There’s a common misconception that once an app is developed, it should be set in stone. We strive to achieve that as much as possible, but as technology changes, the program has to be updated to keep up. Updates are critical to keep the app working and to give users a better experience. But most of all, updates are a major factor in mobile security.
The problem with automatic updates and mobile security
Automatic updates are an important feature of modern smartphones. But many people turn off auto updates on their mobile devices. In fact, if you Google “how to disable automatic updates on smartphone,” you’ll get 31.6M results!
Users turn off their auto updates because the apps often update via the cellular signal, and they get charged data fees. Transferring huge amounts of data can run down their batteries faster, as well. And some people just don’t like their favorite apps to be messed with—an “improvement” can introduce new bugs or take away a feature they really love.
One of our clients refused to update his phone from iOS7 to iOS8. He said, “If I do it now, then it’s going to cause my whole system to reboot. And if I reboot now, I’ll miss phone calls.”
The dangers of not updating your apps
The risks of disabling your automatic updates can be much worse than the benefits, especially when it comes to mobile security. Your smartphone depends on those auto updates to keep your data secure. Let’s say you’re using a banking app. If you turn off your updates, you won’t get the most updated encryption for the app. That can cause problems, because if you’re on a free wi-fi, someone can sniff it, come through, and grab your information.
We live on the phone. We live on our apps. We’re starting to use wearable technology now. Mobile apps are practically our lifeline, and if the data you keep on them isn’t secure, you’re playing Russian roulette with your phone.
The number one danger of not updating your mobile apps is identity theft. Amazingly, a lot of people store their social security numbers and account numbers in their Contacts list, in the Notes section.

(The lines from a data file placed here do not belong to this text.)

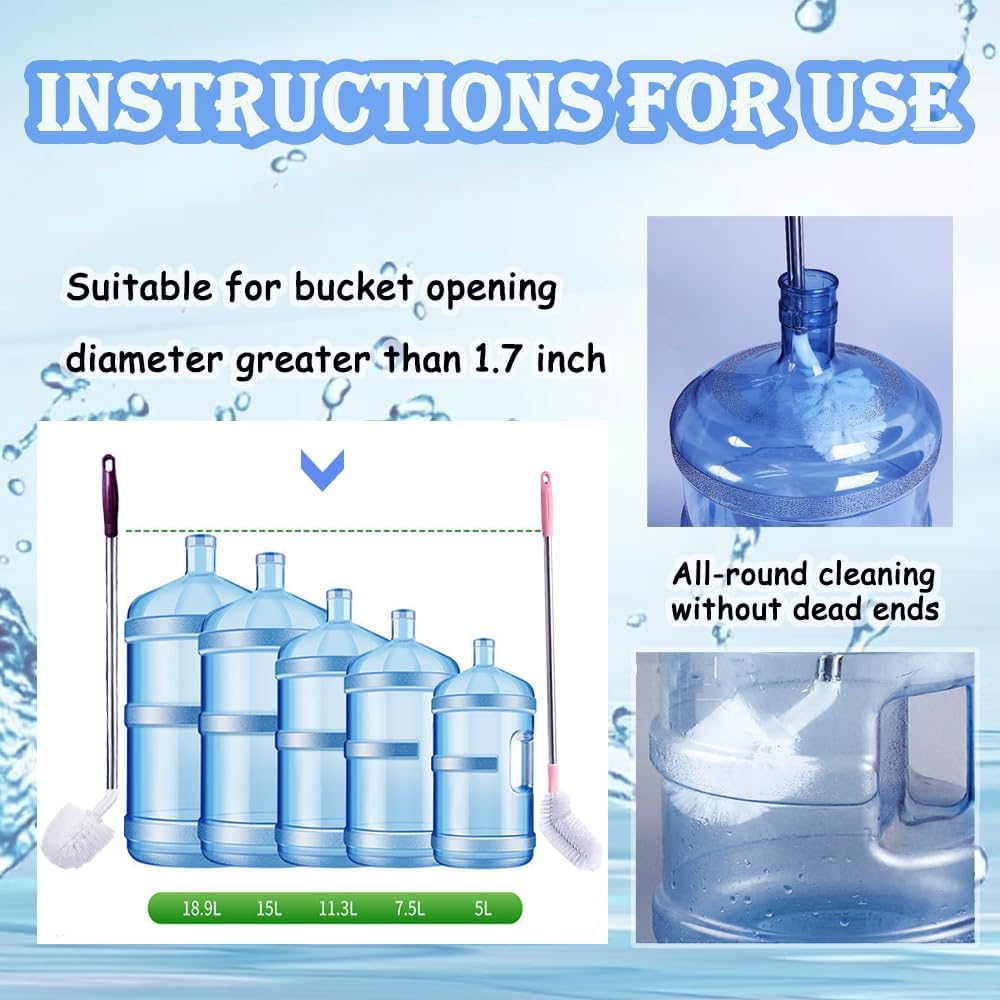 INSTRUCTIONS FOR USE

Suitable for bucket opening diameter greater than 1.7 inch

18.9L 15L 11.3L 7.5L 5L

All-round cleaning without dead ends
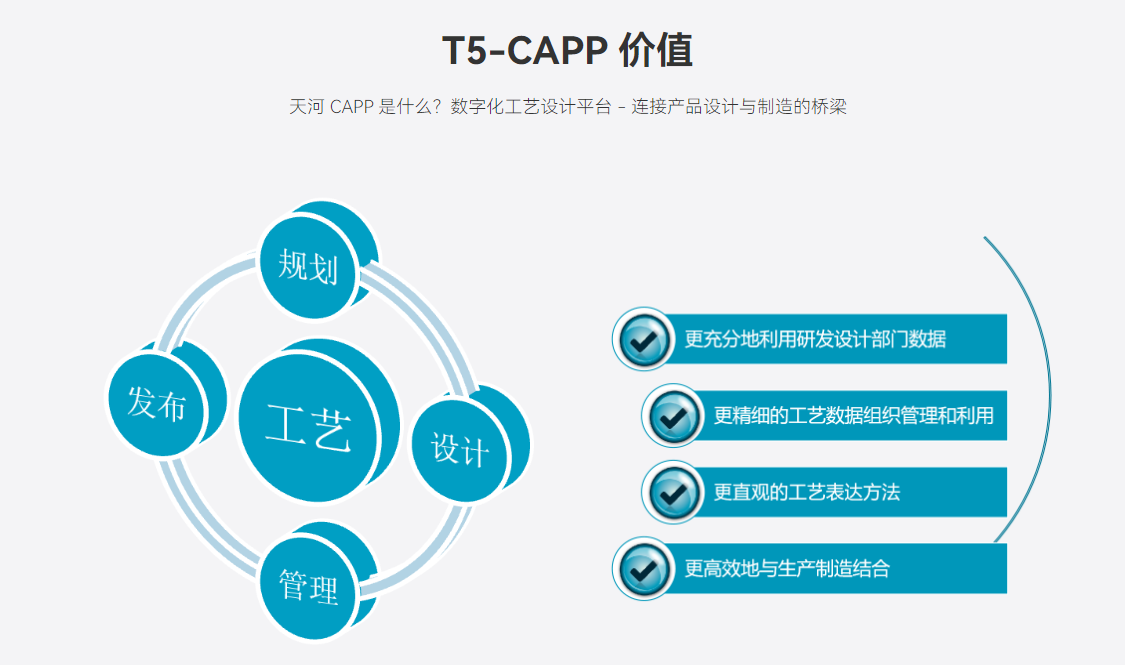 T5-CAPP 价值

天河 CAPP 是什么？数字化工艺设计平台 - 连接产品设计与制造的桥梁

规划

发布

工艺

设计

管理

更充分地利用研发设计部门数据

更精细的工艺数据组织管理和利用

更直观的工艺表达方法

更高效地与生产制造结合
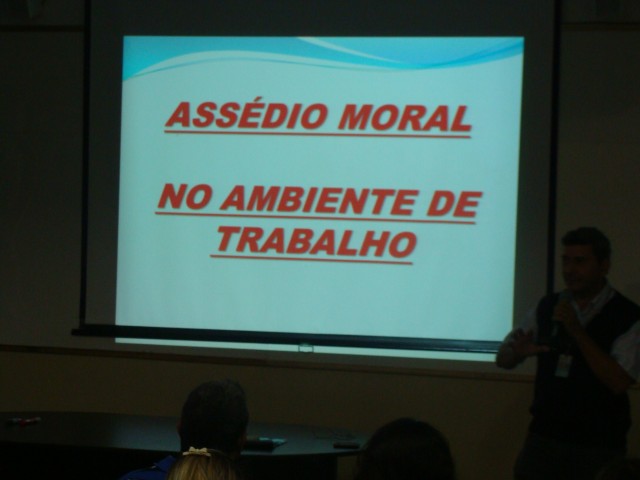 ASSÉDIO MORAL

NO AMBIENTE DE TRABALHO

They’ll mix the numbers up, but it only takes a little work to figure out the right combination. Identity thieves can crawl through your Contacts and steal that personal information.
If you’re doing work that involves proprietary information, and your work email is on your personal phone, that’s tappable. People can get into that and steal any proprietary information in your emails. They can look at the actual email and see what you wrote.
Other ways to protect your data
Updating your apps is a must, but it’s not the only thing you should do to protect yourself. Here are a few other ways to keep your data safe:
- Download security apps. I recommend Defenx Security Suite or the Max security app for iOS.
- Double-encrypt your passwords and use tougher passwords to crack.
- Don’t connect to the free Wi-Fi networks to do any sensitive work/browsing. You never know when there is a hacker sniffing the network for people on Wi-Fi.
- Connect via VPN, either from work or through an app such as secure wireless for Android: https://play.google.com/store/apps/details?id=me.disconnect.securefi.
- Be cautious of any “free Wi-Fi” in a well-populated area. You don’t know anything about the network, and it could be a hacker using their own access point. Once you’re connected to it, your phone becomes part of that network and they can see anything they want from within your phone. So stay away from any plainly named hotspot such as “Free WiFi” that doesn’t require a password.
One final word about Wi-Fi hotspots: Generally speaking, any Wi-Fi hotspot that needs a password should already have security measures built in so that hackers can’t sniff into the network. This is good for the customer using the free Wi-Fi, like at Panera Bread or Starbucks. A company that large will have security measures in place to protect themselves, as well as their customers.
You need to be active on a public Wi-Fi to be open to attack. If your device is Wi-Fi enabled but you’re not using it, hackers won’t have access.